Mathilda closed her eyes for an anguished moment. "If we are going to quote at one another, I warn you, you'll come off the worst!" she said. "I know a song which runs, Your parents missed a golden opportunity: They should of course have drowned you in a bucket as a child."
He squeezed her arm, chuckling. "Oh, that tongue of yours, Tilda! Never mind! I don't care a bit! not a little bit! Now, just you listen to the plan I've made! You're going to play Piquet with Nat after dinner."
"Not on your life."
"Yes, yes, you are! I had thought of Bridge again, but that would mean Mottisfont, and he doesn't seem to be a very strong player, and you know how seriously Nat takes his game! And then I suddenly remembered those grand battles you and he had the last time you stayed here, and how much he enjoyed them. I suggest that after dinner you should challenge Nat to a rubber, while I keep the others amused in the billiard-room. Charades or Clumps, or one of those other good, old-fashioned round games."
"If the choice lies between Piquet and a good, old fashioned round game, you've sold your idea, Joe. I'll co-operate."
He beamed with gratitude, and might, she felt, have patted her on the back had they not by this time reached the drawing-room.

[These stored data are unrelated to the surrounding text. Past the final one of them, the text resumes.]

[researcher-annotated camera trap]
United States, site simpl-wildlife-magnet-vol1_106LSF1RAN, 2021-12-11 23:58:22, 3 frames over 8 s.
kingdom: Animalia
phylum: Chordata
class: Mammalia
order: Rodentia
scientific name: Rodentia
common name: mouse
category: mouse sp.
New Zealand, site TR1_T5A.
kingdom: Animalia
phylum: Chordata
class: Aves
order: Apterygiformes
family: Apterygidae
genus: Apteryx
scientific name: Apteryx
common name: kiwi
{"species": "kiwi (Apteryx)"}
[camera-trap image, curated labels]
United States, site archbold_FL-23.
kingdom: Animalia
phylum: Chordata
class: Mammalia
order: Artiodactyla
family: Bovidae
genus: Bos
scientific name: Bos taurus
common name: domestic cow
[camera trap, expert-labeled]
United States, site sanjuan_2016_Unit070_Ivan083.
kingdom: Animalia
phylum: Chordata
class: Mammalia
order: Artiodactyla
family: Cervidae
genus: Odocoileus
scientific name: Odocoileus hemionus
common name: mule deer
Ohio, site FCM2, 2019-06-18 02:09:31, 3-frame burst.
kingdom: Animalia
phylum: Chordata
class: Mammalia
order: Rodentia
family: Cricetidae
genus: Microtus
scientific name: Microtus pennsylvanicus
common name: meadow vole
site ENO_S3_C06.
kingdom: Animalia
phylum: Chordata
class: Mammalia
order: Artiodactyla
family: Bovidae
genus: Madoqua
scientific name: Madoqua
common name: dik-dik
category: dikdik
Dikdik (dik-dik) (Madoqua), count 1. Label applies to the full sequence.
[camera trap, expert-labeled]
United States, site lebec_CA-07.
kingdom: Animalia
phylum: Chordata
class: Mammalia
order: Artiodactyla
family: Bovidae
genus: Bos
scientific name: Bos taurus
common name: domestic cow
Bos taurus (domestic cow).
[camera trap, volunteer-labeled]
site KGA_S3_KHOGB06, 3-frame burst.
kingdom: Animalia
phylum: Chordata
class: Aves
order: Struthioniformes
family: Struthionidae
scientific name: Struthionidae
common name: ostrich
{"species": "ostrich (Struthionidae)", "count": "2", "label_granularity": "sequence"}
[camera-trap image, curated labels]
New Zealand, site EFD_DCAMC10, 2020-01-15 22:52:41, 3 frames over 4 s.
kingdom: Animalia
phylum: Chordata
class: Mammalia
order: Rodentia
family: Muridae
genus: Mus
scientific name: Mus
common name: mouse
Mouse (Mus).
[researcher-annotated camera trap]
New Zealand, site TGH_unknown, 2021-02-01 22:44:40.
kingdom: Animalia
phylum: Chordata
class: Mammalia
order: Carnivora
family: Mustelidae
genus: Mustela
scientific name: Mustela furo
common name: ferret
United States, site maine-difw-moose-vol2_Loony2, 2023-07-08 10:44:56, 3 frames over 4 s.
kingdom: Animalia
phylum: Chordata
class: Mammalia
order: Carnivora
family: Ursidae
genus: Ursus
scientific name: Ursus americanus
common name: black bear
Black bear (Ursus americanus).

Neither Stephen nor Mottisfont had as yet come downstairs, but the other three guests had assembled, and were standing about, drinking cocktails, while Maud, who said that she never touched spirits, was hunting ineffectively for the Life of the Empress, which she remembered having laid down somewhere, though she wasn't sure where. She rather unwisely asked Paula if she had seen it, and Paula, who was wrapped in gloomy reflection, came to earth with a start, and a gesture of insupportable irritation.
"I?" she said. "What, in God's name, should I want with your book?"
"I only wondered, dear," said Maud mildly. "I remember having it here after lunch. Or did I take it up with me when I went for my rest?"
Paula threw her an exasperated glance, and began to pace about the room, once more wrapped in her dark thoughts.
Valerie, after making several vain attempts to flirt with Roydon, who seemed as dejected as Paula, flounced over to the fire, looking sulky. Here Joseph joined her, paying her a few fulsome compliments, and really doing his best, Mathilda thought, to entertain her.
But Valerie did not want to flirt with Joseph; Valerie was finding the party very dull, and since she did not belong to a generation trained to be polite to its elders she snubbed Joseph, and told Maud that she hadn't seen her book and wouldn't know it from another if she did see it.
Roydon brought a cocktail to Mathilda, and lingered undecidedly beside her. After a few desultory remarks, he suddenly said in a burst of confidence: "I've been thinking over what you've said, and I've come to the conclusion you're right. I shall try it out again. After all, I haven't tried Henry Stafford. He might like it. He put on Fevered Night, you know, and it only ran for a week. I shan't bother about backers any more. You're quite right: the play is strong enough to stand on its own legs."